Rocks that will power the next generation of smartphones, tablets and electric cars are being dug up right here in WA.
And Kwinana is at the epicentre as a booming global lithium market opens up new economic opportunities for the State.
Tianqi Lithium Australia general manager Phil Thick said there was more lithium in WA than anywhere else in the world.
“Just about every manufacturer in the world has come out with pretty strong and aggressive targets for production of electric vehicles over the next five or 10 years and that’s what’s driving the demand for lithium,” he said.
Demand for the mineral is tipped to grow by 18 per cent a year until 2026, and WA is in the box seat as the largest producer in the world.
The State already has four mines in production, with another three set to come online in the future to deliver thousands of new jobs.
“It’s one of the best industrial strips anywhere in the world because of the inter-relationship of all the businesses,” Mr Thick said.

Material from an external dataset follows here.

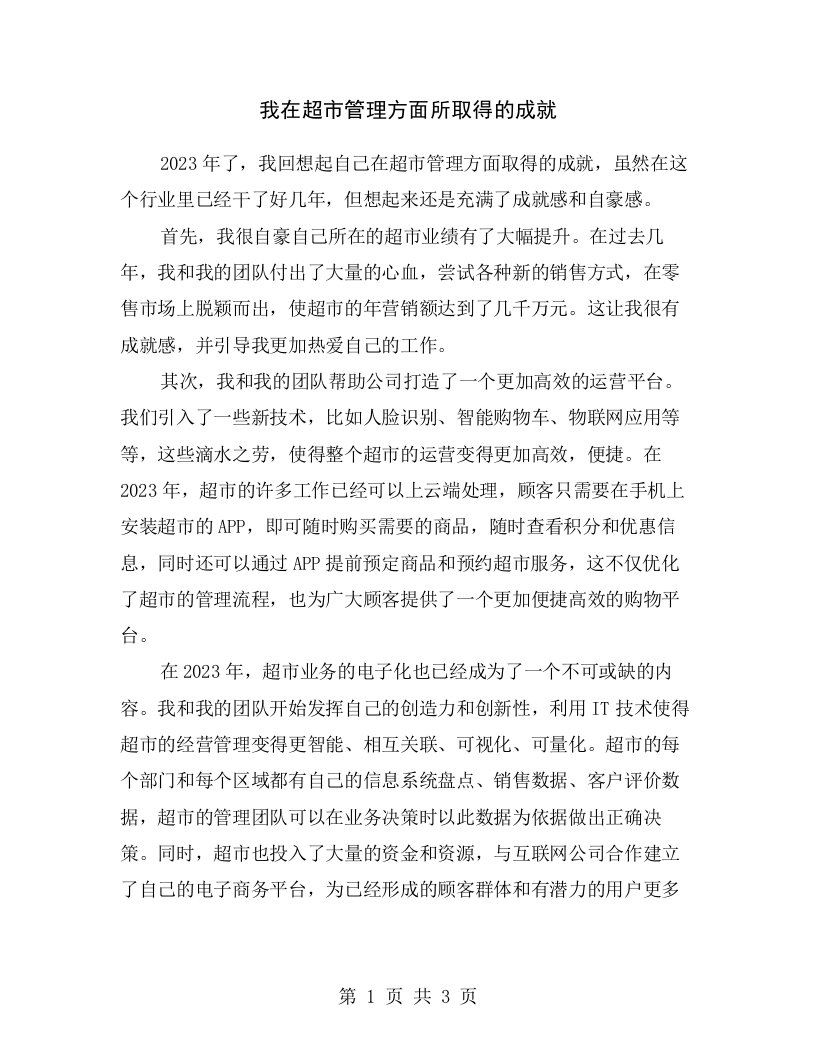 我在超市管理方面所取得的成就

“We use caustic, we use sulphuric acid so we’ll get those from other businesses along the Kwinana strip.”
But unlike iron ore, WA is moving along the supply chain to squeeze extra value out of the operations, with Tianqi’s $700 million Kwinana refinery set to open early next year and turn spodumene rock into lithium hydroxide.
Tianqi already owes a controlling share in the world’s biggest lithium mine in Greenbushes, just north of Bridgetown in WA’s South West.
Downstream processing will turn spodumene concentrate, which ships overseas for up to $US800 a tonne ($1125/t) into a product that can fetch more than $US10,000/t on the global market.